Saved entries
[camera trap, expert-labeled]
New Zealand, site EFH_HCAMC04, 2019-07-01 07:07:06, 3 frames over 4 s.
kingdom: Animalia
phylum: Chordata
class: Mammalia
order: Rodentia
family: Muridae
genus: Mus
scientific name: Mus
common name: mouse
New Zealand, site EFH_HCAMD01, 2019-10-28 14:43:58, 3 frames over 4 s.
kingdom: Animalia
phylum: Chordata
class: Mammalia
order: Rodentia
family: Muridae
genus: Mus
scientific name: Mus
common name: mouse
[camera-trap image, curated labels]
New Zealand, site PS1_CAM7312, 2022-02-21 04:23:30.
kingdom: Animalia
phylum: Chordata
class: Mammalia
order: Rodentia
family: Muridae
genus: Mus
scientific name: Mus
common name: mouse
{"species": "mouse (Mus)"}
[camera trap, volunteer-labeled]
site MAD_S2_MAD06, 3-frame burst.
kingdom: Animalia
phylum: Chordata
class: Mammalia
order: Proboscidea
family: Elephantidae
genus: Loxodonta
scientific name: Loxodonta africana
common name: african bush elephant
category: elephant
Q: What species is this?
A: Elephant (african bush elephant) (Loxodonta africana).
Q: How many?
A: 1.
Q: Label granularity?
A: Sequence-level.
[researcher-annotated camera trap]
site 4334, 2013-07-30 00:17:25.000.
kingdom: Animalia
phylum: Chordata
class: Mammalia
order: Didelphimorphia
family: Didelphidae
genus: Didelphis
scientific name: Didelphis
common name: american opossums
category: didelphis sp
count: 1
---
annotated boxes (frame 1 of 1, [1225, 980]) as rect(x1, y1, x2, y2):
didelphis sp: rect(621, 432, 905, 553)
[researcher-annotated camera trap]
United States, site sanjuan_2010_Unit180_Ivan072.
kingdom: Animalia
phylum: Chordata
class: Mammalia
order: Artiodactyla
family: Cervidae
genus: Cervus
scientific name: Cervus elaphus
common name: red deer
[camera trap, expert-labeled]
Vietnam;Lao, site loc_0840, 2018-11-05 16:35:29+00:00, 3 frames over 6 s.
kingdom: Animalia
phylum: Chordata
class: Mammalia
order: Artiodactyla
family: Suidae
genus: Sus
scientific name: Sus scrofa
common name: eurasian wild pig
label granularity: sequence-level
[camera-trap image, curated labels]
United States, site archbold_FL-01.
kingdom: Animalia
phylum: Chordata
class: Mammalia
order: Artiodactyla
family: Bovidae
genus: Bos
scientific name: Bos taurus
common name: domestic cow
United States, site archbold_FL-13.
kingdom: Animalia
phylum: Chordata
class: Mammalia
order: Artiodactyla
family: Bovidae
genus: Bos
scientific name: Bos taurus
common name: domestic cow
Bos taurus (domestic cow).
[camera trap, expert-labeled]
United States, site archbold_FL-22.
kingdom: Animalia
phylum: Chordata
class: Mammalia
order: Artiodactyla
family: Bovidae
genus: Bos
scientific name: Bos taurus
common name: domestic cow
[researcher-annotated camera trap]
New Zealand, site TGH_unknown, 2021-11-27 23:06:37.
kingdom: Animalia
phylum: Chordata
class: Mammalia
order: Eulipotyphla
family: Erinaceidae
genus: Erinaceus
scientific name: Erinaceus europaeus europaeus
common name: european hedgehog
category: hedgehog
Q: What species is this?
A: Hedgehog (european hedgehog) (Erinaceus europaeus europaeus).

— WHAT TO WORK ON —
Copy out the full set of entries without altering anything.

— SOLUTION TO THIS EXERCISE —
[camera trap, expert-labeled]
New Zealand, site EFH_HCAMC04, 2019-07-01 07:07:06, 3 frames over 4 s.
kingdom: Animalia
phylum: Chordata
class: Mammalia
order: Rodentia
family: Muridae
genus: Mus
scientific name: Mus
common name: mouse
New Zealand, site EFH_HCAMD01, 2019-10-28 14:43:58, 3 frames over 4 s.
kingdom: Animalia
phylum: Chordata
class: Mammalia
order: Rodentia
family: Muridae
genus: Mus
scientific name: Mus
common name: mouse
[camera-trap image, curated labels]
New Zealand, site PS1_CAM7312, 2022-02-21 04:23:30.
kingdom: Animalia
phylum: Chordata
class: Mammalia
order: Rodentia
family: Muridae
genus: Mus
scientific name: Mus
common name: mouse
{"species": "mouse (Mus)"}
[camera trap, volunteer-labeled]
site MAD_S2_MAD06, 3-frame burst.
kingdom: Animalia
phylum: Chordata
class: Mammalia
order: Proboscidea
family: Elephantidae
genus: Loxodonta
scientific name: Loxodonta africana
common name: african bush elephant
category: elephant
Q: What species is this?
A: Elephant (african bush elephant) (Loxodonta africana).
Q: How many?
A: 1.
Q: Label granularity?
A: Sequence-level.
[researcher-annotated camera trap]
site 4334, 2013-07-30 00:17:25.000.
kingdom: Animalia
phylum: Chordata
class: Mammalia
order: Didelphimorphia
family: Didelphidae
genus: Didelphis
scientific name: Didelphis
common name: american opossums
category: didelphis sp
count: 1
---
annotated boxes (frame 1 of 1, [1225, 980]) as rect(x1, y1, x2, y2):
didelphis sp: rect(621, 432, 905, 553)
[researcher-annotated camera trap]
United States, site sanjuan_2010_Unit180_Ivan072.
kingdom: Animalia
phylum: Chordata
class: Mammalia
order: Artiodactyla
family: Cervidae
genus: Cervus
scientific name: Cervus elaphus
common name: red deer
[camera trap, expert-labeled]
Vietnam;Lao, site loc_0840, 2018-11-05 16:35:29+00:00, 3 frames over 6 s.
kingdom: Animalia
phylum: Chordata
class: Mammalia
order: Artiodactyla
family: Suidae
genus: Sus
scientific name: Sus scrofa
common name: eurasian wild pig
label granularity: sequence-level
[camera-trap image, curated labels]
United States, site archbold_FL-01.
kingdom: Animalia
phylum: Chordata
class: Mammalia
order: Artiodactyla
family: Bovidae
genus: Bos
scientific name: Bos taurus
common name: domestic cow
United States, site archbold_FL-13.
kingdom: Animalia
phylum: Chordata
class: Mammalia
order: Artiodactyla
family: Bovidae
genus: Bos
scientific name: Bos taurus
common name: domestic cow
Bos taurus (domestic cow).
[camera trap, expert-labeled]
United States, site archbold_FL-22.
kingdom: Animalia
phylum: Chordata
class: Mammalia
order: Artiodactyla
family: Bovidae
genus: Bos
scientific name: Bos taurus
common name: domestic cow
[researcher-annotated camera trap]
New Zealand, site TGH_unknown, 2021-11-27 23:06:37.
kingdom: Animalia
phylum: Chordata
class: Mammalia
order: Eulipotyphla
family: Erinaceidae
genus: Erinaceus
scientific name: Erinaceus europaeus europaeus
common name: european hedgehog
category: hedgehog
Q: What species is this?
A: Hedgehog (european hedgehog) (Erinaceus europaeus europaeus).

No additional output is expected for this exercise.